Car ownership in Byker was recorded at 35.4% (2001). The area is served by Byker Metro station and several bus services. The community bike project Recyke on Brinkburn Street provides bikes for local residents in need, and offers training in bike maintenance.

==Boundary==
Byker ward stretches from the Fossway and Millers Road in the north of the ward to the banks of the River Tyne in the south. It heads south onto the Shields Road bypass (A187) and continues along the A193 bypass along Shields Road to the Ouse Burn. It turns south down the Ouse Burn to the River Tyne and follows the river east, turning northwards to the west of the properties on The Oval (and excluding the Bakewell Terrace properties). Heading east along Walker Road, the boundary then turns north up Monkchester Road and continues north. It turns west along Dunstanburgh Road, and then north between Welbeck Primary School grounds and the properties on Allendale Road. It turns east along Welbeck Road, then north up Scrogg Road, east at Middle Street, and north along Langley Road. The boundary then runs along the gardens at the back of Whinneyfield Road before turning west down the Fossway.

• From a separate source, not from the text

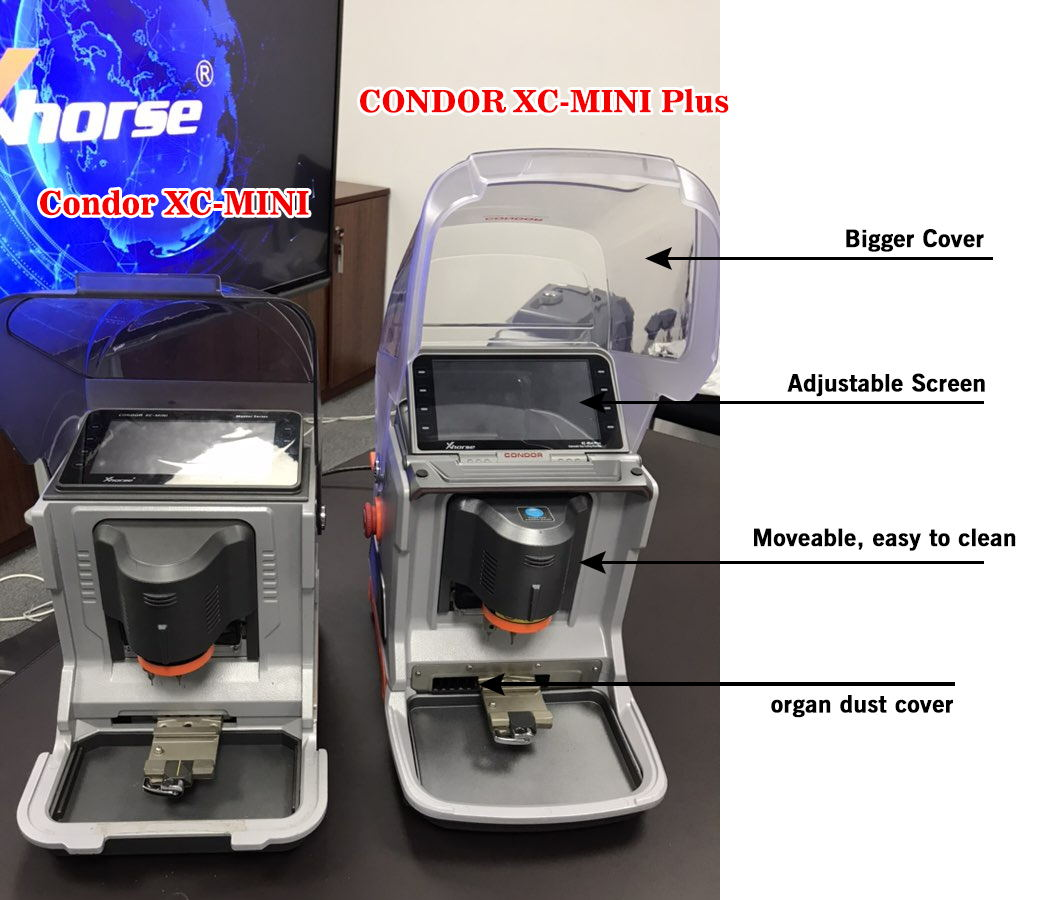 Condor XC-MINI PLUS VS Condor XC-MINI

==Demographic characteristics==
The results of the UK Census taken on 27 March 2011 for the Byker Ward show the total population on Census night was 12,206 people in 5,835 households.

| Age group | Percentage |
|---|---|
| Under 15 | 19.0% |
| 15-24 | 14.5% |
| 25-64 | 54.0% |
| 65+ | 12.5% |

A quarter of people in the Byker ward have a long-term health problem or disability which affects day-to-day activities (25.0%). Lone parent households with dependent children accounted for 12.3% of all households, which is higher than the city average of 7.6%.

Byker has also experienced a large growth in Ethnic minorities, especially those of Polish and African backgrounds. In 2011, the White population was 88.9%, Asians were 4.2%, Black people were 4.1% and Mixed race were 1.6%.

==Sources==
- Charleton, Robert John (1899). "A History of Newcastle upon Tyne from the earliest records to its formation as a city"
- Colls, Robert (2001). "Newcastle upon Tyne. A Modern History"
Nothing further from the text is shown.